Douglas A. McIntyre is the co-founder, chief executive officer and editor in chief of 24/7 Wall St. and 24/7 Tempo. He has held these jobs since 2006.

McIntyre has written thousands of articles for 24/7 Wall St. He is an expert on corporate finance, the automotive industry, media companies and international finance. He has edited articles on national demographics, sports, personal income and travel.

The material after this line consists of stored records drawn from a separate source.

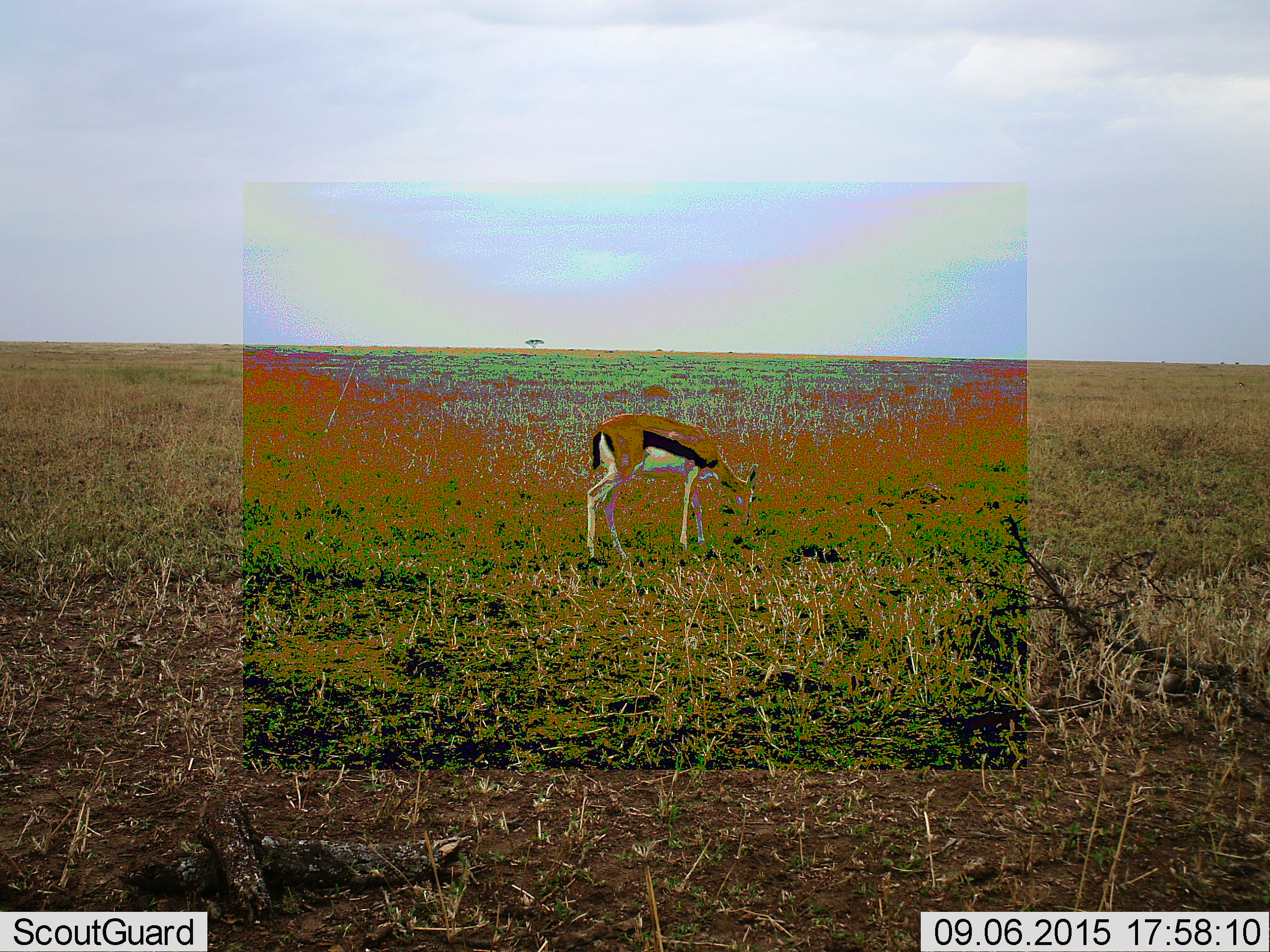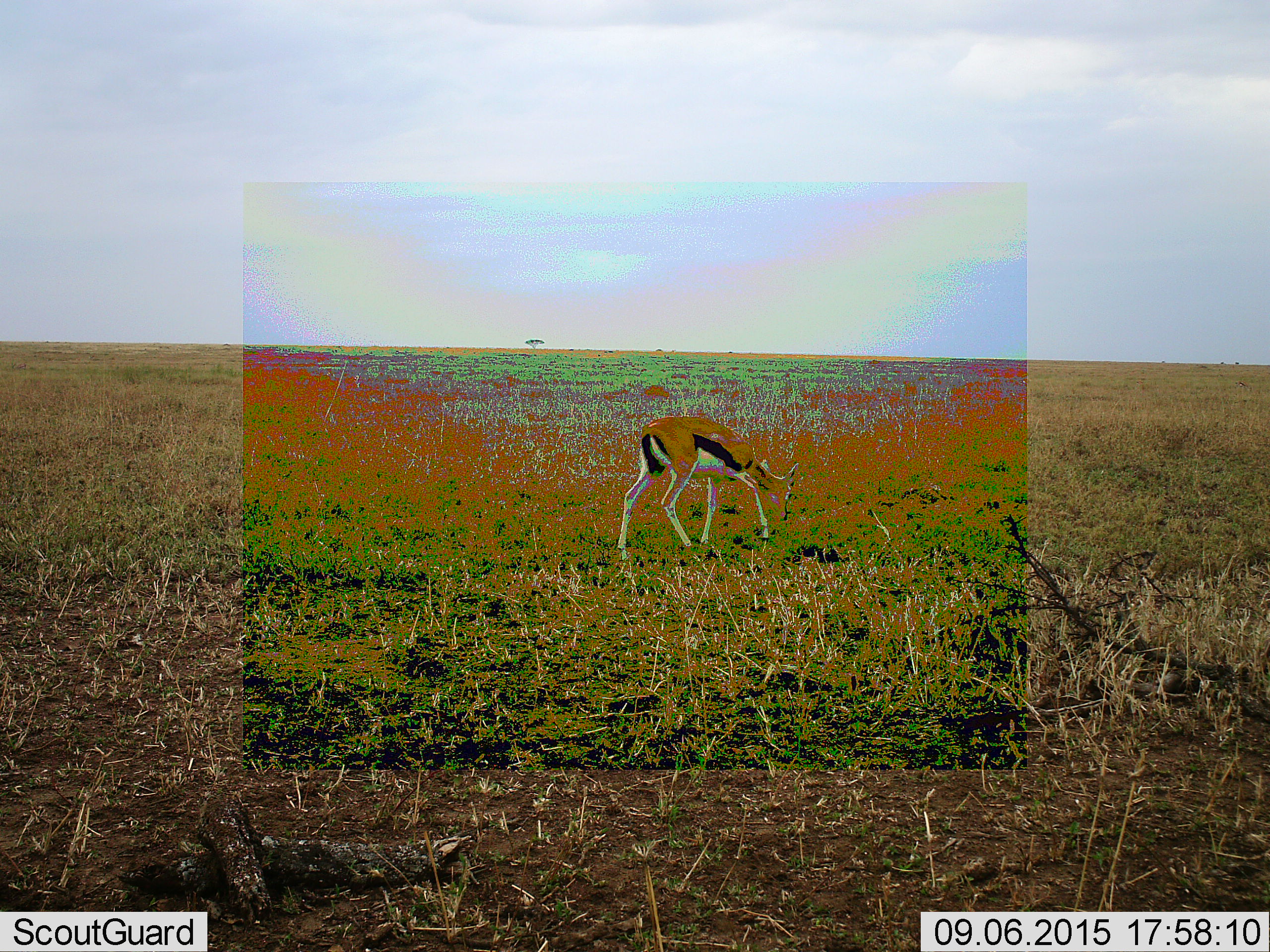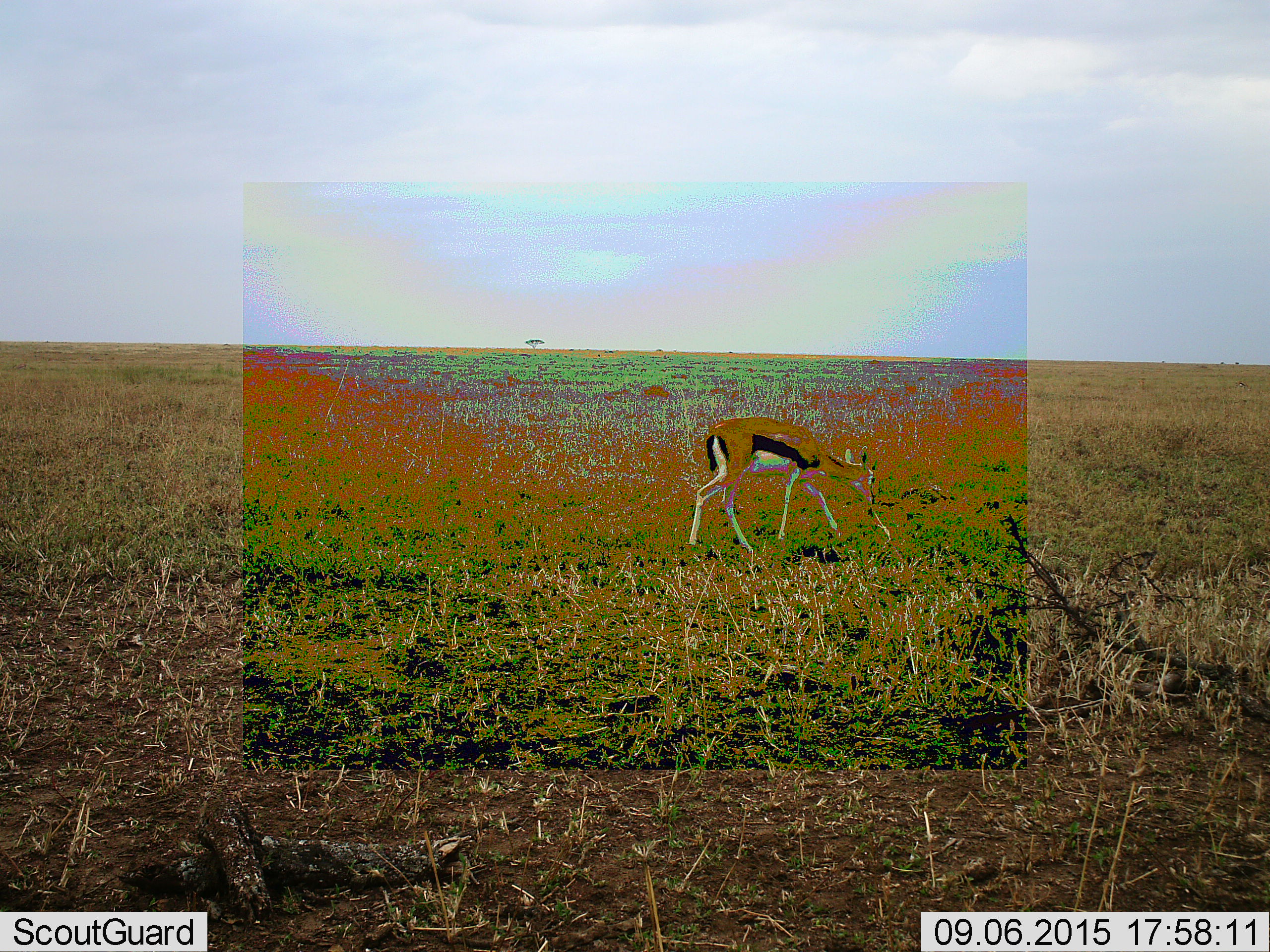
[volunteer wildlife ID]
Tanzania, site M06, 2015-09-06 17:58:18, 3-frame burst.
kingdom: Animalia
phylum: Chordata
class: Mammalia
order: Artiodactyla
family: Bovidae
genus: Eudorcas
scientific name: Eudorcas thomsonii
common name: thomson's gazelle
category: gazellethomsons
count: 1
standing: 0%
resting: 0%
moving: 60%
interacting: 0%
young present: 0%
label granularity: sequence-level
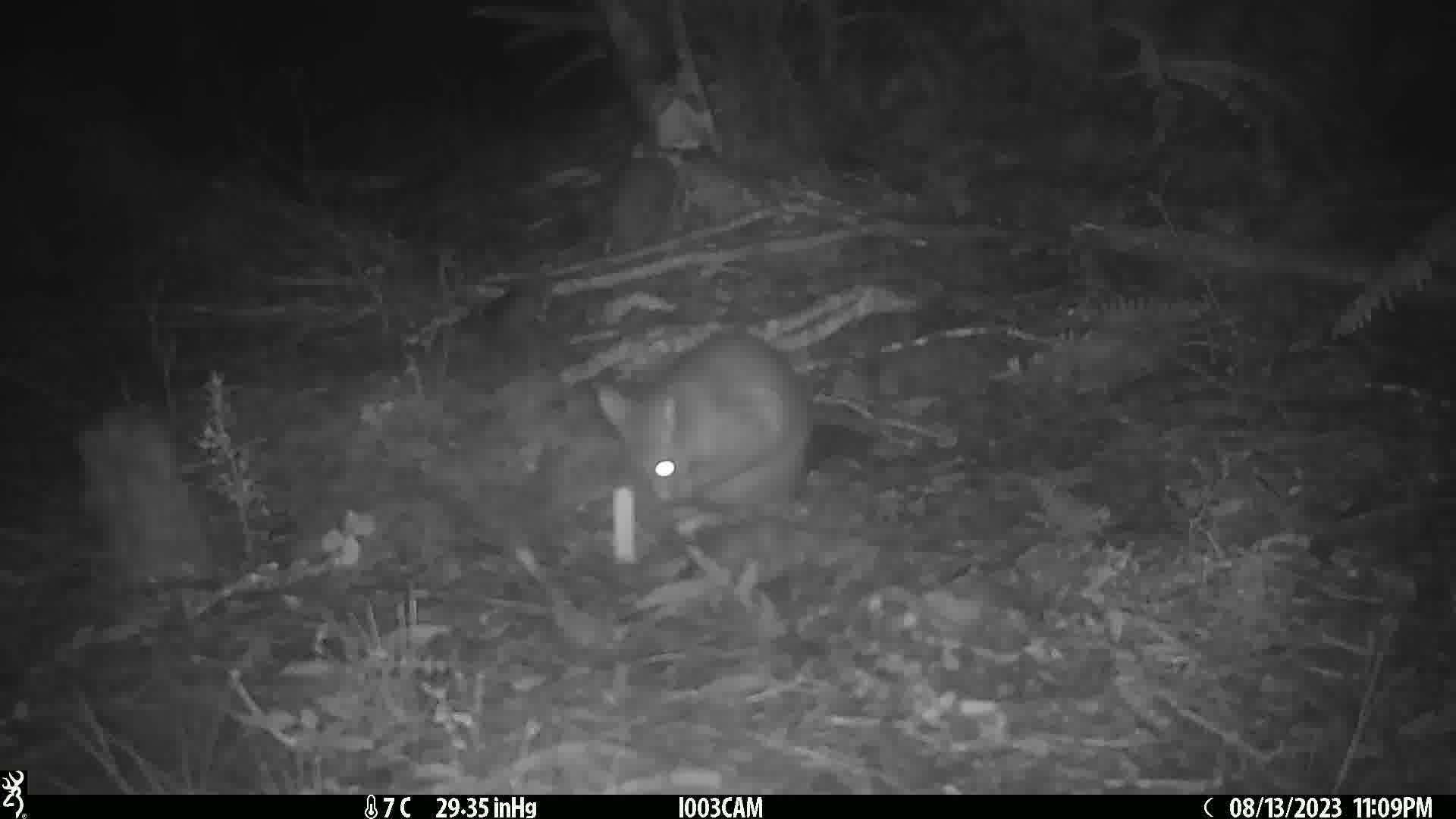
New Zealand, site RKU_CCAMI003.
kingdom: Animalia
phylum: Chordata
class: Mammalia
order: Diprotodontia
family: Phalangeridae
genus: Trichosurus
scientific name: Trichosurus vulpecula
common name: common brushtail possum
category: possum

His work has been quoted or mentioned in The New York Times, The Wall Street Journal, Los Angeles Times, The Washington Post, NBC News, Time, The New Yorker, HuffPost USA Today, Business Insider, Yahoo, AOL, MarketWatch, The Atlantic, Bloomberg, New York Post, Chicago Tribune, Forbes, The Guardian and many other major publications. McIntyre has been a guest on CNBC, the BBC and television and radio stations across the country.

A magna cum laude graduate of Harvard College, McIntyre also was president of The Harvard Advocate. Founded in 1866, the Advocate is the oldest college publication in the United States.

TheStreet.com, Comps.com and Edgar Online are some of the public companies for which McIntyre served on the board of directors. He was a Vicinity Corporation board member when the company was sold to Microsoft in 2002. He served on the audit committees of some of these companies.

McIntyre has been the CEO of FutureSource, a provider of trading terminals and news to commodities and futures traders. He was president of Switchboard, the online phone directory company. He served as chairman and CEO of On2 Technologies, the video compression company that provided video compression software for Adobe’s Flash. Google bought On2 in 2009.